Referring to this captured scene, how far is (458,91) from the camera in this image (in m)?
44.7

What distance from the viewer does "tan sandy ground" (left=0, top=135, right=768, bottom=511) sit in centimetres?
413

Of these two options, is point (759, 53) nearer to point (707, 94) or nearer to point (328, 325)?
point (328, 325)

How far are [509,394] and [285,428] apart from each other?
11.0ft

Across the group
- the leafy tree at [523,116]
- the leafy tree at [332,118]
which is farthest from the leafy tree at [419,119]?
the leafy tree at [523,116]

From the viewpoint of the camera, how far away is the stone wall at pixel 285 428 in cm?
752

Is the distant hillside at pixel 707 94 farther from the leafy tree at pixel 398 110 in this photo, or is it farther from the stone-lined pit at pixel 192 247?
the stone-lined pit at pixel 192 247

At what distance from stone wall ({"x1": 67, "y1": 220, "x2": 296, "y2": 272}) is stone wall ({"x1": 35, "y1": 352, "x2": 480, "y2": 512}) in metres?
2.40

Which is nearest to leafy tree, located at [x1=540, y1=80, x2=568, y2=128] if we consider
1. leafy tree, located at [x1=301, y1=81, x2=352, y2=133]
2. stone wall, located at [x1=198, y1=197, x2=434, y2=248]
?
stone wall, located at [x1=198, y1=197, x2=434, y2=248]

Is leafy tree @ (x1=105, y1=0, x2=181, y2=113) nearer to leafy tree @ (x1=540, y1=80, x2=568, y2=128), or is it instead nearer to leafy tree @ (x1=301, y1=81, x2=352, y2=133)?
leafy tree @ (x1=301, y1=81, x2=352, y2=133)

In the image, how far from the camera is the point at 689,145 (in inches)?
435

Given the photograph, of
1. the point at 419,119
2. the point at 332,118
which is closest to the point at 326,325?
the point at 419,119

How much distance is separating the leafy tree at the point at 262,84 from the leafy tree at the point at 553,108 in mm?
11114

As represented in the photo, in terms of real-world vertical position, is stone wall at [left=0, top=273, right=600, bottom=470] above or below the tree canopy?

**What is being asked**
Rewrite all of the records above with "tan sandy ground" switched to "pale sandy ground", leaving everything else unchanged.

**Exercise output**
Referring to this captured scene, how far is (458,91) from the camera in this image (in m)?
44.7

What distance from the viewer does "pale sandy ground" (left=0, top=135, right=768, bottom=511) sit in centimetres?
413

Of these two options, is point (759, 53) nearer to point (707, 94) or nearer to point (328, 325)?
point (328, 325)

How far are [509,394] and [285,428] apart from each other?
11.0ft

Across the group
- the leafy tree at [523,116]
- the leafy tree at [332,118]
which is farthest from the leafy tree at [419,119]?
the leafy tree at [523,116]

From the viewpoint of the camera, how far away is the stone wall at pixel 285 428 in cm?
752

Is the distant hillside at pixel 707 94 farther from the leafy tree at pixel 398 110 in this photo, or is it farther from the stone-lined pit at pixel 192 247?
the stone-lined pit at pixel 192 247

At what distance from stone wall ({"x1": 67, "y1": 220, "x2": 296, "y2": 272}) is stone wall ({"x1": 35, "y1": 352, "x2": 480, "y2": 512}) in metres?
2.40

Which is nearest to leafy tree, located at [x1=540, y1=80, x2=568, y2=128] if we consider
1. leafy tree, located at [x1=301, y1=81, x2=352, y2=133]
2. stone wall, located at [x1=198, y1=197, x2=434, y2=248]
?
stone wall, located at [x1=198, y1=197, x2=434, y2=248]

Is leafy tree @ (x1=105, y1=0, x2=181, y2=113) nearer to leafy tree @ (x1=540, y1=80, x2=568, y2=128), or is it instead nearer to leafy tree @ (x1=301, y1=81, x2=352, y2=133)?
leafy tree @ (x1=301, y1=81, x2=352, y2=133)

In the image, how far from the camera is the point at 689,145 (in inches)?
435

Given the photograph, of
1. the point at 419,119
2. the point at 332,118
which is closest to the point at 326,325?
the point at 419,119

How much distance is separating the leafy tree at the point at 262,84 from the leafy tree at the point at 553,108 in mm?
11114

As represented in the photo, in terms of real-world vertical position, is stone wall at [left=0, top=273, right=600, bottom=470] above or below the tree canopy?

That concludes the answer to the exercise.